DATA SHOWN
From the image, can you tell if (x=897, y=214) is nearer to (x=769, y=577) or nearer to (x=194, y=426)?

---

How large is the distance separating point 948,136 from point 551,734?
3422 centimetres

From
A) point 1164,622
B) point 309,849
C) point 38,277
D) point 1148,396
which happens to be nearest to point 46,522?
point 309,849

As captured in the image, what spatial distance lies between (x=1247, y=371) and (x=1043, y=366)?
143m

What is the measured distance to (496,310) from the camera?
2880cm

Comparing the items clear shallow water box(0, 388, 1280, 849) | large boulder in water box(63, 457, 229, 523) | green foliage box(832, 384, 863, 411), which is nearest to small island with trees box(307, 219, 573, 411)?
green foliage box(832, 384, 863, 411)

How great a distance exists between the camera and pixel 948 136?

==

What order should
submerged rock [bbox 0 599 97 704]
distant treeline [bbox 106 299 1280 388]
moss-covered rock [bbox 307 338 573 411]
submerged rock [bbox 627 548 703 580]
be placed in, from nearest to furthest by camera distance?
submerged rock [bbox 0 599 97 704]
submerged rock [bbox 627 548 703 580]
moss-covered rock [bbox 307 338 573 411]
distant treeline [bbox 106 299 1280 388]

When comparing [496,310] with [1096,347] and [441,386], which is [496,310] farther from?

REQUIREMENTS
Print the entries exactly as they appear, beginning with the line containing "What order should" and continuing through the line containing "When comparing [496,310]", with both of those lines included.

TASK RESULT
What order should
submerged rock [bbox 0 599 97 704]
distant treeline [bbox 106 299 1280 388]
moss-covered rock [bbox 307 338 573 411]
submerged rock [bbox 627 548 703 580]
be placed in, from nearest to furthest by camera distance?
submerged rock [bbox 0 599 97 704]
submerged rock [bbox 627 548 703 580]
moss-covered rock [bbox 307 338 573 411]
distant treeline [bbox 106 299 1280 388]

When comparing [496,310] with [1096,347] and [441,386], which is [496,310] farther from?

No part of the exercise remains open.